With business intelligence, companies can also take advantage of effective functionalities, such as market basket analysis. This uses data to improve market awareness to gain better customer and market insight. For example, an online banking website can use data to create a specialised profile of a particular customer in order to determine interest in any additional services. Using a combination of business intelligence and customer relationship management, the data provides a clearer understanding of customers’ preferences and purchasing trends. The company can then use this data to predict future trends and gain market insight.
The question is how do organisations get started? Below are a few steps that businesses should consider:
 


  • 1. Identify the maturity level of the organisations
    In order to create an effective strategy and achieve greater customer intimacy, the organisation needs to begin with basic data on customer demographics and sales history. The organisation needs foundational information about the customer such as age, occupation and geographical locations. This type of information enables a profile to be created to compare customers.

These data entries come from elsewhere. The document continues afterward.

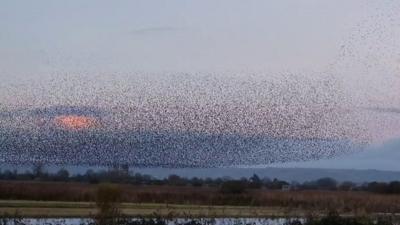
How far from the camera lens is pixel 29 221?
34.2 meters

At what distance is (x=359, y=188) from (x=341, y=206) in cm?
5001

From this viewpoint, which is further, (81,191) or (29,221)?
(81,191)

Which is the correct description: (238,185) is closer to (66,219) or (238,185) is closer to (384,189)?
(384,189)

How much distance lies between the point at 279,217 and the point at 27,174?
64.5 metres

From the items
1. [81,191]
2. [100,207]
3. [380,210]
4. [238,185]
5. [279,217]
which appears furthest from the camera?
[238,185]

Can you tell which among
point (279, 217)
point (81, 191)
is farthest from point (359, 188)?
point (279, 217)

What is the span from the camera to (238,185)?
81.4 m

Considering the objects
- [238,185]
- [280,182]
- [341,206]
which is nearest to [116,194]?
[341,206]

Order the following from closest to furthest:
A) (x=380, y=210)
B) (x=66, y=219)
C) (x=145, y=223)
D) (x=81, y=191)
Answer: (x=145, y=223), (x=66, y=219), (x=380, y=210), (x=81, y=191)

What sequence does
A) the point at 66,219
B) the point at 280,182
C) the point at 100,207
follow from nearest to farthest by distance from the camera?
the point at 100,207, the point at 66,219, the point at 280,182

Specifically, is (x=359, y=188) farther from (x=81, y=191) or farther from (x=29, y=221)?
(x=29, y=221)

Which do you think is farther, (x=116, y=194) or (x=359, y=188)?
(x=359, y=188)

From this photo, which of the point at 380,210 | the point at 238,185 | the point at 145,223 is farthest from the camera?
the point at 238,185

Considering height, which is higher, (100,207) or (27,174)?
(27,174)
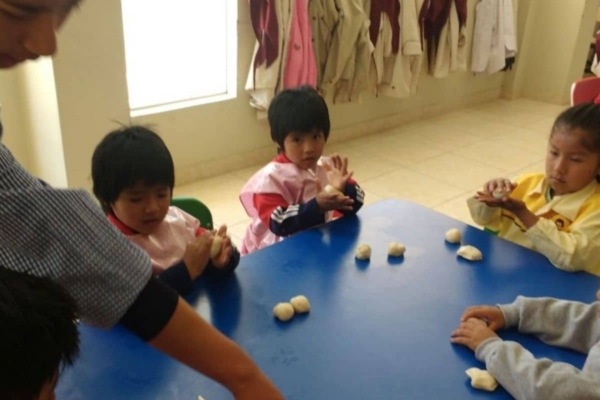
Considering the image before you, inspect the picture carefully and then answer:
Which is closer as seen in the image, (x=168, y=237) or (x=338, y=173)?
(x=168, y=237)

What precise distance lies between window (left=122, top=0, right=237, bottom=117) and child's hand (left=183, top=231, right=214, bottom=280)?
1.76 metres

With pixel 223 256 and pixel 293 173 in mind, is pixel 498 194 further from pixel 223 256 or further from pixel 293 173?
pixel 223 256

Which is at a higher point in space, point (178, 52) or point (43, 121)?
point (178, 52)

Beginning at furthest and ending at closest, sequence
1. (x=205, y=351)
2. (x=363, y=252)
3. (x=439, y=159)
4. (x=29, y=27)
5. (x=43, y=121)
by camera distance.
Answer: (x=439, y=159) → (x=43, y=121) → (x=363, y=252) → (x=205, y=351) → (x=29, y=27)

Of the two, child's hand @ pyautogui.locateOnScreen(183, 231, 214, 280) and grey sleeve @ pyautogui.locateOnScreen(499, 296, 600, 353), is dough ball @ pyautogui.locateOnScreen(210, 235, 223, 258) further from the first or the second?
grey sleeve @ pyautogui.locateOnScreen(499, 296, 600, 353)

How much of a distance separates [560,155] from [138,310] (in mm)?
1150

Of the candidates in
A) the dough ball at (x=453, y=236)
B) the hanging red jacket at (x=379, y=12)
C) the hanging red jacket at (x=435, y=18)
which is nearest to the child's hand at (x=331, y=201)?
the dough ball at (x=453, y=236)

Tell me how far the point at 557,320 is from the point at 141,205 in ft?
2.68

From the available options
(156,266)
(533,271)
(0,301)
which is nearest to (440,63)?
(533,271)

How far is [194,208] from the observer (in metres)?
1.51

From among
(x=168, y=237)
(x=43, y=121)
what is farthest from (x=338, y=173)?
(x=43, y=121)

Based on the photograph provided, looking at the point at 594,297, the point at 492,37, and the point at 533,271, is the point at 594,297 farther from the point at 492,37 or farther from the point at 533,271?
the point at 492,37

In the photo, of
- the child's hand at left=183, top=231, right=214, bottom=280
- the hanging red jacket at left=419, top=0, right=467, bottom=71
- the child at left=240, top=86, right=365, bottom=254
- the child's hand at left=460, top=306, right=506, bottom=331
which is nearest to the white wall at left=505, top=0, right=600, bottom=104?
the hanging red jacket at left=419, top=0, right=467, bottom=71

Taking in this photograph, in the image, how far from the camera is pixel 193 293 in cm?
112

Sales history can then provide trend information about a progression of purchases that can help predict purchases for like customers. As the organisation’s information about the customer deepens and expands, customer insight follows.
     
  • 2. Compile historical data on all customer interactions
    This information helps establish a history for each client for future referral. Organisations can evaluate customer attributes, their purchase history and how much it costs to serve them. This helps determine a customer’s profitability and shows who generates the most revenue. Since acquiring customers requires additional marketing efforts, it is more efficient to expand the services your current customers are using. This increases revenue while reducing the average cost to serve each customer - for example, providing banking customers with large balances. The ability to move extra money into higher interest bearing accounts automatically generates revenue for the bank and delivers a higher return on the customer’s balance while still providing cash liquidity.
     
  • 3. Adopt the right technologies for your business
    The technology behind a customer strategy is what enables the organisation to manage end-to-end customer interactions, provide information of all transactions to relevant organisation members and monitor strategy execution to ensure targets are met. Without these three components, the organisation is at risk of losing its competitive edge with customers.
     
  • 4. Start small, but think big
    While it’s necessary to have a long-term strategy for integration, there is no need to implement the new system all at once. Begin with setting an organisation’s goal for the next two years, and then try to structure the project in such a way to deliver the first phase of the plan in three months or less. Along the way, ensure that every activity, no matter how small, is focused on the long-term goals.


     
  • 5. Evaluate the effectiveness
    Once a strategy is in place, data from areas such as campaigns, purchasing, sales, shipping and accounts needs to be collected to evaluate the strategy’s effectiveness. The compiled data helps to lay out a holistic picture of all interactions with each customer. Using business intelligence, the data can then be compared to previously established key performance indicators (KPIs). These KPIs will help determine if a target is being met, what business processes are hindering strategy execution and/or behavioral changes in customers. Once an issue has been identified, key organisation members can dive into the previously collected data to determine the root cause and take corrective action.



By integrating disparate systems, organisations can reap valuable benefits, regardless of the economic climate. With business intelligence, organisations can improve and expand existing relationships and improve customer service using historical information on all previous customer interactions. Positive experiences lead to loyal customers – a key tenet for the success of any business.

Chris Colvin is business solutions architect at Avanade.